Securing application logging
Last updated: 11 August 2023
It is common to log user information from an application to assist operations or debugging. Some middleware might be configured to log full configuration, data, or request/response objects, which may contain Personally Identifiable Information (PII), authentication tokens or application secrets.
Logging any of these can make information available to people that have access to log aggregation platforms, or log storage, but are not legally allowed to view PII, or should not otherwise have access to that information. User authentication tokens and application secrets can be used to impersonate users and elevate privilege.
Sensitive Data Exposure has been a recognised risk to secure application development historically. Our managing secrets standard has requirements on ensuring logs do not contain tokens or other secrets.
Solution
Avoid explicitly logging sensitive information
- Personal Identifiable Information (PII) of any kind
- Session tokens or API keys
- Application secrets
Avoid accidentally logging sensitive information as part of compound objects or arbitrary transmitted data
- Avoid logging whole objects and prefer logging a selection of explicit fields instead
- Avoid logging full payloads (requests, responses, file uploads, consumed or produced asynchronous messages, etc)
- Consider where logging statements can be removed altogether
Take care when using detailed logging to support application debugging
- Ensure detail logs are marked as DEBUG or TRACE level
- Ensure DEBUG or TRACE log level is not enabled in production
- Only enable detailed logging for the period of time needed to carry out debugging
- When possible, restrict detailed logging to application components that are relevant to the issue being debugged
Log specific fields
Accidental logging often happens when logging statements serialise a whole object. At a point in time the object might be perfectly safe to log, but further introduction of new fields can introduce leaks later on. Logging specific fields can mitigate this issue.
Avoid logging full payloads
Some middleware can log full payloads e.g. HTTP requests, responses, asynchronous messages and more. Especially for inbound payloads, logging anything received means that if the data received contains anything sensitive it will be logged regardless.

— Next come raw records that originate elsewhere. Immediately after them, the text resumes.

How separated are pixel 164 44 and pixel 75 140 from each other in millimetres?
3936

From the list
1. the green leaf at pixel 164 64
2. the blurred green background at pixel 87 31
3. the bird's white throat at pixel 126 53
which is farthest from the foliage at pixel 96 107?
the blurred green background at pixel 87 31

Logging full payloads should be avoided. However, logging full payloads can be useful to debug specific issues. When this is the case, full payload logging should:
- be clearly marked as DEBUG or TRACE
- used only in non-production environments
- limited to the application components that are under investigation (e.g. to investigate a web issue, enable HTTP payload logging but not Kafka messages logging)
Considerations
Consider whether logging statements are necessary
Sometimes logging is used for fast-feedback loops when prototyping application functionality, but eventually become redundant, or the application they provide does not provide additional operational or debugging value for an operator searching through logs.

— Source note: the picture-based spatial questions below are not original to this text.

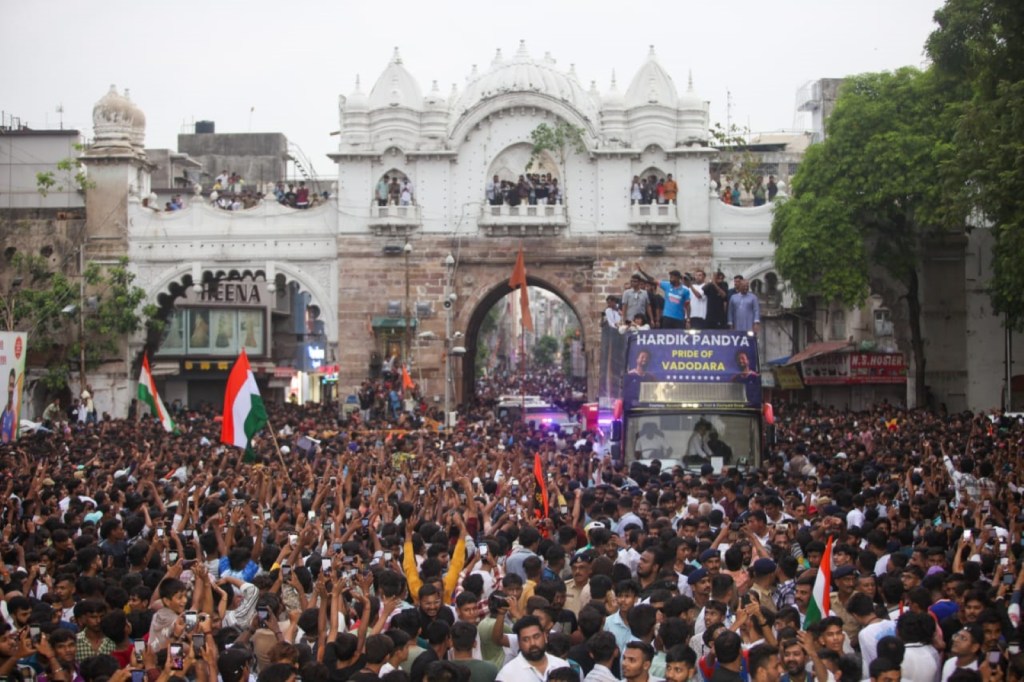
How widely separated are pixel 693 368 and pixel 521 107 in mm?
18950

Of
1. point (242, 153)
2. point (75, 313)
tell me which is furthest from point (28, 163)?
point (242, 153)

Consider removing logging statements that do not produce value. Often logging is provided to increase confidence in an application’s correctness, or to provide data points around edge cases of validation and data processing. Most of these cases can be replaced with unit or integration testing instead, as appropriate.

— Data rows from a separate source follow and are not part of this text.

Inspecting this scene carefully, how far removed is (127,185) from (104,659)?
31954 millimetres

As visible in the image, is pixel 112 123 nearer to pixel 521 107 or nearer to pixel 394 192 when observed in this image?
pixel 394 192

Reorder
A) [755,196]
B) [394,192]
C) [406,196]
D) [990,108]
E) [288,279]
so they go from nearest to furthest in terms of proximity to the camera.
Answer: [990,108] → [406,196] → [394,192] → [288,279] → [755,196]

For cases in which lack of confidence is caused by the data domain being broad and edge cases being unforseeable, consider using property-based testing with tooling such as QuickCheck derivatives.
Logging lifecycle
Logs won’t only be stored in one place, they will likely be generated and stored initially in the running environment and then flowed through to other log aggregation and analytics storage locations. Understand where they go and the differing retention and access considerations for each part of the lifecycle.